----- Excerpt provided -----

In summary, TLMI allows one to identify which initial condition variables require better observation in order to reduce prediction error. The TE excludes the influence of persistence in such a calculation and might be thought of as better reflecting the intuitive meaning of information flow. As we shall see, TLMI has the practical advantage over TE of requiring smaller ensemble sizes for its calculation. This is a result of the bivariate nature of TLMI as opposed to the trivariate nature of TE.

## 3. Atmospheric model and initialization strategy

One of the requirements of the present theoretical study is the ability to produce large ensembles. This means that we shall focus our attention on computationally efficient models. As we shall see below, for many purposes, much smaller ensembles are sufficient; however, we chose here to mainly use rather large samples in order to demonstrate statistical convergence and also to explore the relationship between TLMI and TE.

Since “atmospheric physics” (radiation, convection, and boundary layer processes, primarily) often consumes considerable integration time in typical general circulation models, we chose to use a model in which such processes are replaced by relatively simple linear temperature, vorticity, and divergence relaxation terms. Such a modeling strategy was originally proposed by Held and Suarez (1994) in the context of understanding better extant and complex general circulation models, but it also offers a method for developing very efficient and reasonably realistic models (at least of the midlatitudes). An additional attraction is that we have considerable confidence that the “dynamical core” represents realistically the midlatitude baroclinic turbulence processes.

-----

> Assignment:
Reproduce word for word the part of the atmospheric modeling excerpt that opens with the words containing "In summary, TLMI" and closes with "nature of TE.".

----- Supplied information -----

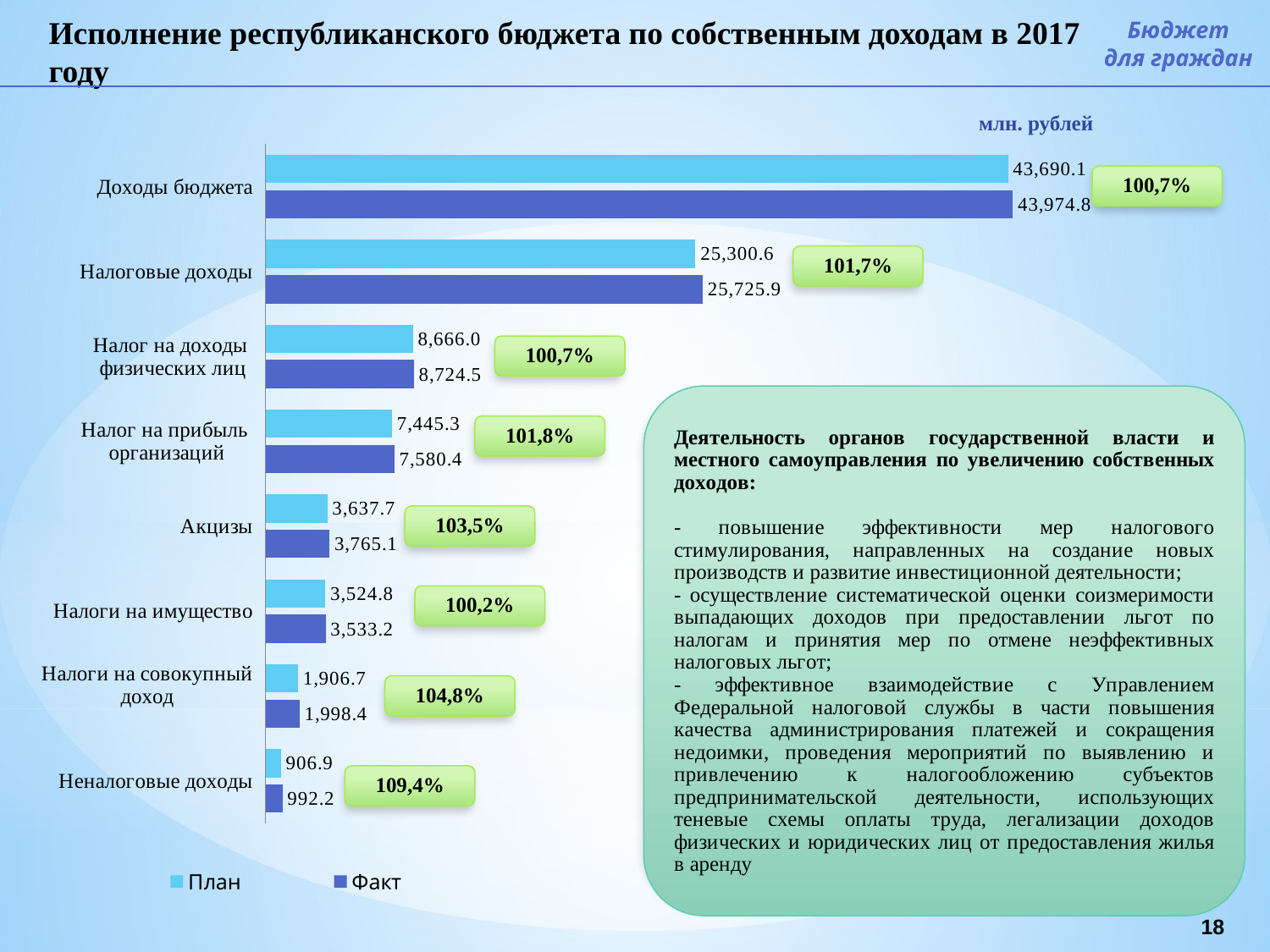
What is the Факт value for Акцизы? 3,765.1 What is the Факт value for Неналоговые доходы? 992.2 What is the difference between the Факт and План values for Акцизы? 127.4 What is the План value for Налоговые доходы? 25,300.6 How many categories are shown on the chart? 8 Which is larger for Налоги на совокупный доход, the План value or the Факт value? Факт How many series does the legend list? 2 What kind of chart is shown on the slide? Bar chart What is the План value for Налог на прибыль организаций? 7,445.3 Which category has the highest Факт value? Доходы бюджета What is the difference between the Факт and План values for Доходы бюджета? 284.7 Which category has the lowest План value? Неналоговые доходы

-----

> Output below:
In summary, TLMI allows one to identify which initial condition variables require better observation in order to reduce prediction error. The TE excludes the influence of persistence in such a calculation and might be thought of as better reflecting the intuitive meaning of information flow. As we shall see, TLMI has the practical advantage over TE of requiring smaller ensemble sizes for its calculation. This is a result of the bivariate nature of TLMI as opposed to the trivariate nature of TE.